Federal Court Upholds New York’s ZEC Proffers to Nuclear Plants

The U.S. District Court for the Southern District of New York has ruled that no intrusion into the Federal Energy Regulatory Commission's (FERC's) jurisdiction over wholesale markets occurred by virtue of a decision by the New York Public Service Commission to extend zero emission credits (ZECs) to nuclear generating facilities in the same way as ZECs are provided to renewable energy facilities under the state's recently promulgated Clean Energy Standard (CES).
The court's holding came in response to a suit filed by a consortium of merchant generators in which it was alleged that the CES plan, and the ZEC elements in particular, were in violation of the Federal Power Act because they interfere with FERC's policy favoring a marketdriven rate-making paradigm for wholesale power transactions.
In developing its CES strategy, New York said it was specifically focused on transitioning to as many electric supply resources as possible that will reduce greenhouse gas (GHG) emissions. As originally constructed, the CES emphasized renewables, such as solar and wind. To that end, and in an effort to achieve a statewide goal of half of all electricity sales coming from renewable resources by 2030, the CES had incorporated a series of incentives in the form of credits for generation that is sourced from renewables.
Later though, in recognition that nuclear power plants emit no more GHGs than do renewable energy projects, the commission declared nuclear generating stations to be eligible for ZECs as well.
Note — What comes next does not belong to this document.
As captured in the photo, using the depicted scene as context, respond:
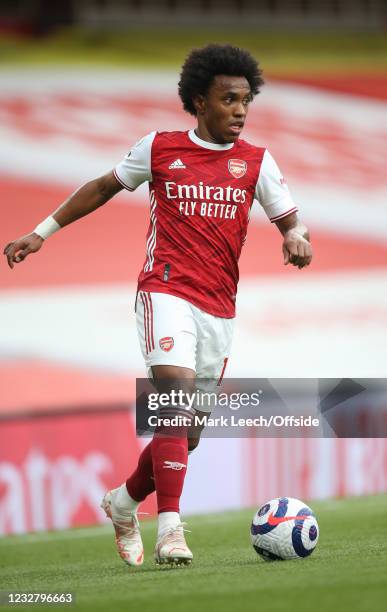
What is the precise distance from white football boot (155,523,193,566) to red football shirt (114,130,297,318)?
110cm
Although some parties had questioned that move, alluding to the costs and risks associated with nuclear assets, the commission pressed on, deeming nuclear power plants to be an important "bridge" to the state's clean energy future.
From the perspective of the independent generators, though, the order deeming nuclear facilities eligible for ZECs was tantamount to the provision of an unfair subsidy to certain preferred generating units. As such, they argued, the availability of ZECs could change the ultimate price to be paid for the power generated at the nuclear plants. They contended that because ZEC-related revenue could affect wholesale pricing, and because that is a field that is supposed to be occupied only by the FERC, the ZEC program was impinging on FERC's authority.
The court, however, found that the complainants had conflated the notion of the production of energy with sales of energy. The court clarified that nuclear facilities receive ZECs when they generate power, not when they sell it in the wholesale market. In further support of that distinction, the court pointed out that the ZEC program does not require nuclear power plants to bid all of their output into the auctions conducted by the New York Independent System Operator.
The court explained that the ZECs are earned separate and apart from the monies received in selling the associated power. As such, the court said, ZECs are fundamentally the same as renewable energy credits (RECs), which likewise are applied separate from the energy sold. And, the court noted, the FERC itself had ruled five years ago that RECs fall under state jurisdiction alone when the RECs are sold separately from the underlying energy. Moreover, the court cited the fact that the FERC has taken no steps to oppose New York's ZEC program itself.
The court further related that New York's ZEC plan does not entail any particular wholesale price that would "displace" a market-derived price. The court conveyed that nuclear power plants are eligible for ZECs based not on the sales they actually make, but on the "positive attributes of the generation they produce." The amount of the ZECs is determined separately from the sales price, the court said.
In essence, the court stated, ZEC payments are unbundled from wholesale sales of energy or capacity. As a result, the court concluded that to the extent the availability of ZECs for nuclear facilities distorts associated wholesale prices at all, it is at best an indirect effect and extremely minimal.
The court's opinion was characterized by several not-so-subtle jabs at the Trump administration. Various passages call out the president by name and decry his seeming denial of climate change and the role of GHGs thereto. In particular, the court queried how the president could continue to refer to climate change as a "hoax" when there is "overwhelming scientific" evidence to the contrary.
The court appeared to align itself with New York's proactive stance in fighting global warming, with the court indicating that a state is perfectly within its rights to take action to combat climate change, whether through CES and ZEC endeavors or some other tactic, when the federal government refuses to address the issue itself. Coalition for Competitive Electricity et al. v. Audrey Zibelman et al., 16-CV- 8164 (VEC), July 25, 2017 (S.D.N.Y.).